» **Your instructions**
Your task is to return all the entries below exactly, with every picture omitted.

┌──

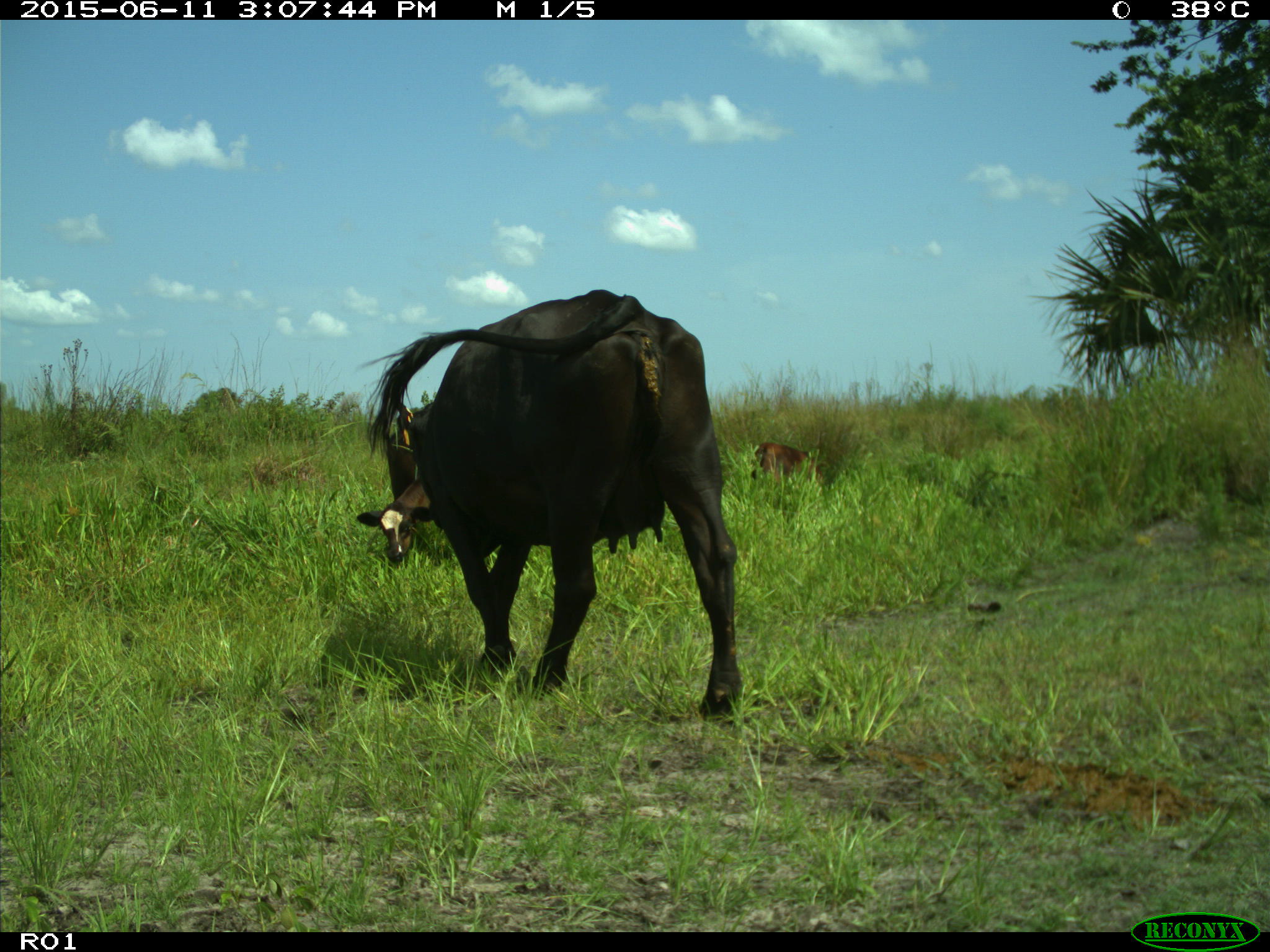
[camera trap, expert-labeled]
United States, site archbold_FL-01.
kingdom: Animalia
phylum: Chordata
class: Mammalia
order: Artiodactyla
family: Bovidae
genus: Bos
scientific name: Bos taurus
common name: domestic cow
Bos taurus (domestic cow).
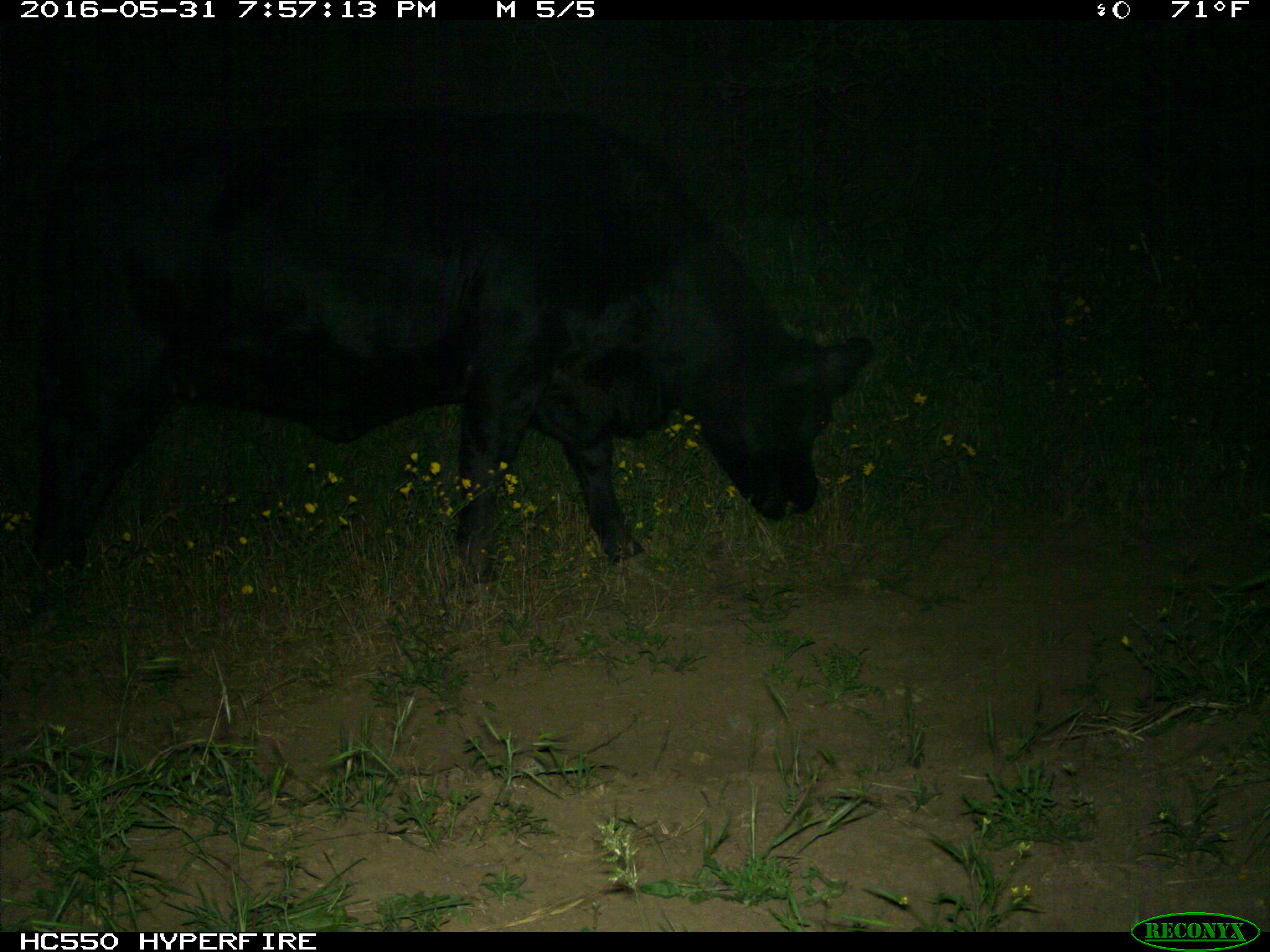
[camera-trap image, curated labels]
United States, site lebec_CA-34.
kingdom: Animalia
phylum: Chordata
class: Mammalia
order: Artiodactyla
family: Bovidae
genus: Bos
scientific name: Bos taurus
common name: domestic cow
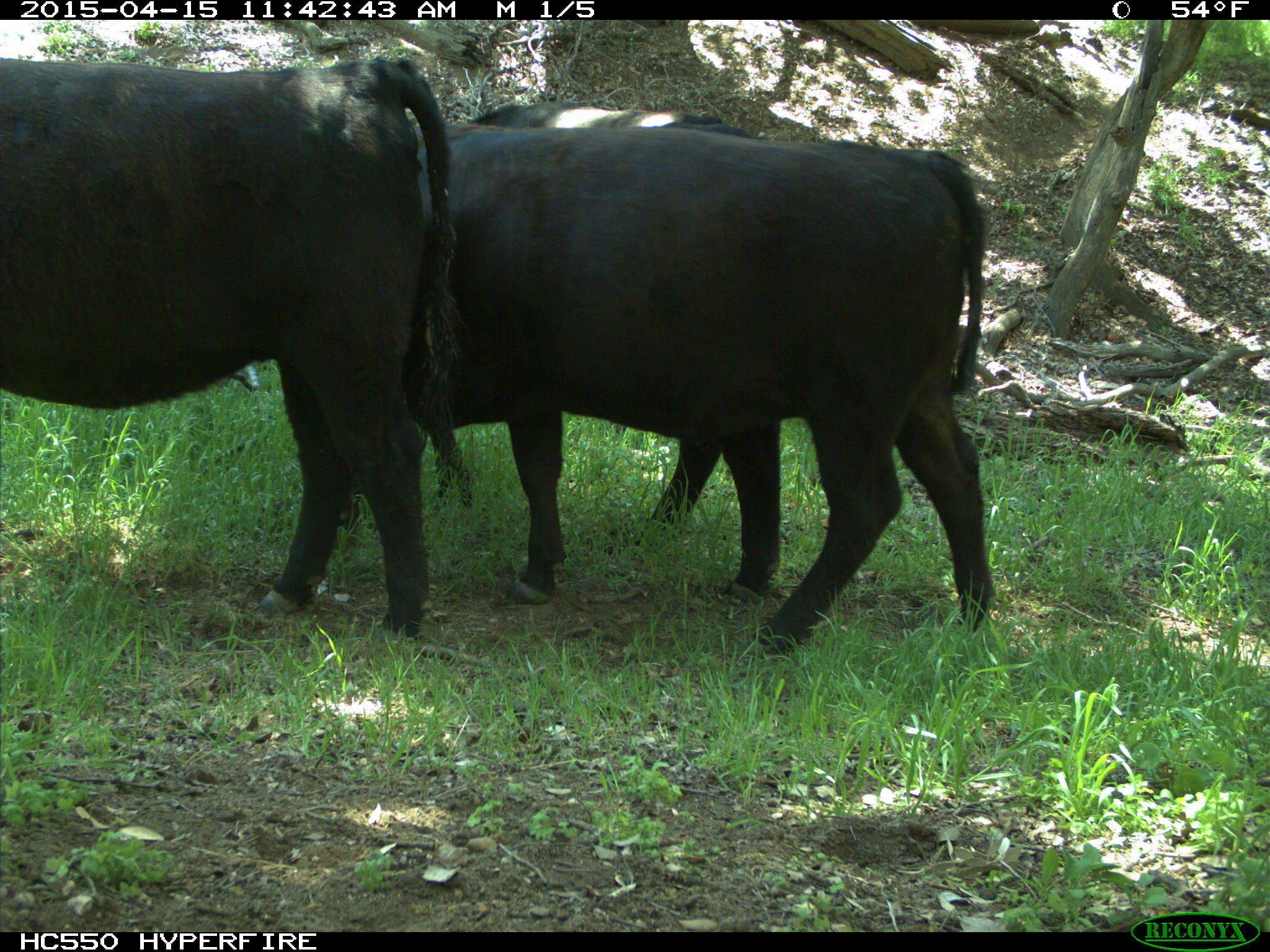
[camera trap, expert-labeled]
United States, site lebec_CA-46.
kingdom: Animalia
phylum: Chordata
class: Mammalia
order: Artiodactyla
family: Bovidae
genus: Bos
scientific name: Bos taurus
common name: domestic cow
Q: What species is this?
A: Bos taurus (domestic cow).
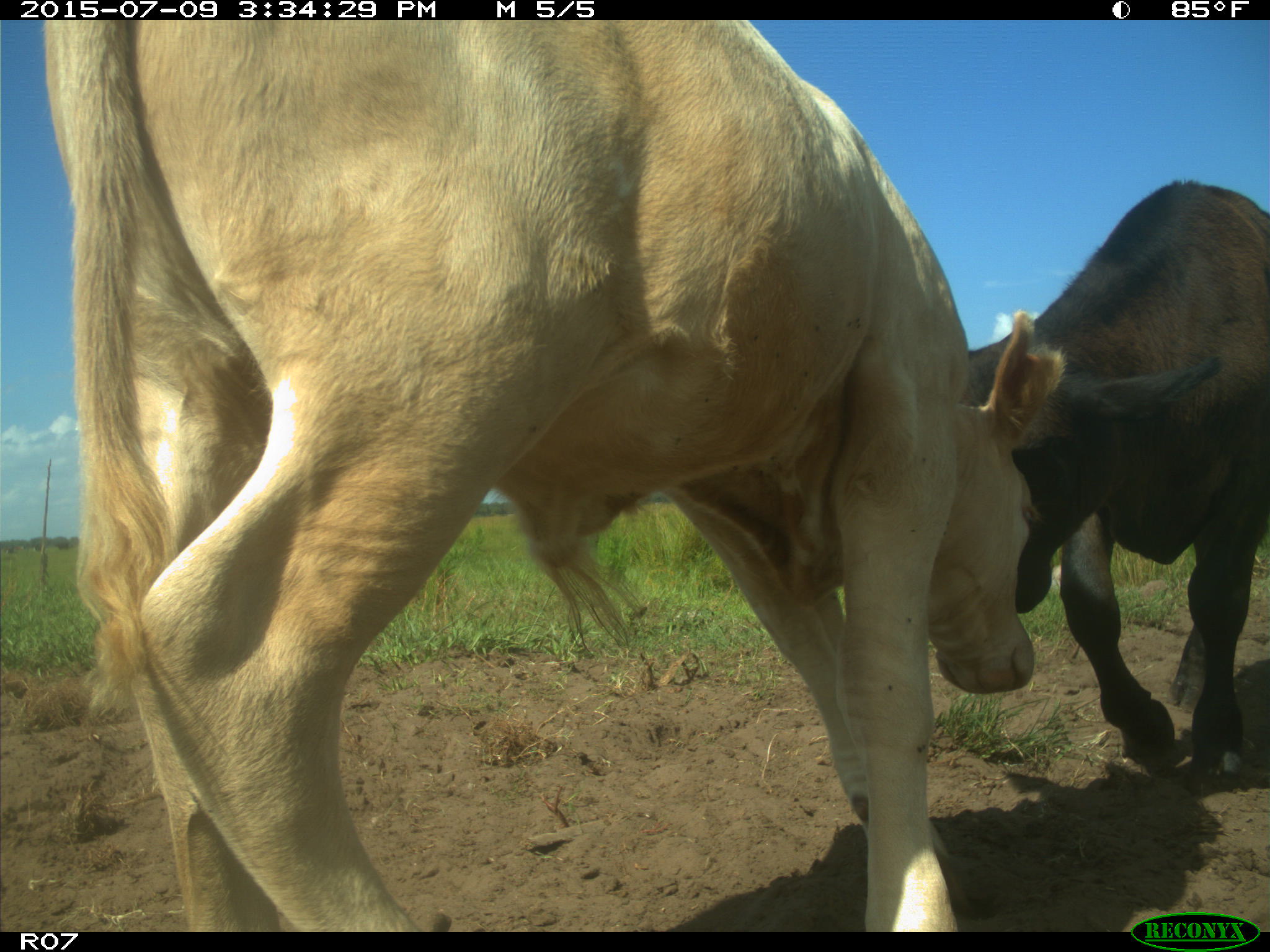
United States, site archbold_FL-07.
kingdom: Animalia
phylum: Chordata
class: Mammalia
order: Artiodactyla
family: Bovidae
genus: Bos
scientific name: Bos taurus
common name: domestic cow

└──

» **Task response**
[camera trap, expert-labeled]
United States, site archbold_FL-01.
kingdom: Animalia
phylum: Chordata
class: Mammalia
order: Artiodactyla
family: Bovidae
genus: Bos
scientific name: Bos taurus
common name: domestic cow
Bos taurus (domestic cow).
[camera-trap image, curated labels]
United States, site lebec_CA-34.
kingdom: Animalia
phylum: Chordata
class: Mammalia
order: Artiodactyla
family: Bovidae
genus: Bos
scientific name: Bos taurus
common name: domestic cow
[camera trap, expert-labeled]
United States, site lebec_CA-46.
kingdom: Animalia
phylum: Chordata
class: Mammalia
order: Artiodactyla
family: Bovidae
genus: Bos
scientific name: Bos taurus
common name: domestic cow
Q: What species is this?
A: Bos taurus (domestic cow).
United States, site archbold_FL-07.
kingdom: Animalia
phylum: Chordata
class: Mammalia
order: Artiodactyla
family: Bovidae
genus: Bos
scientific name: Bos taurus
common name: domestic cow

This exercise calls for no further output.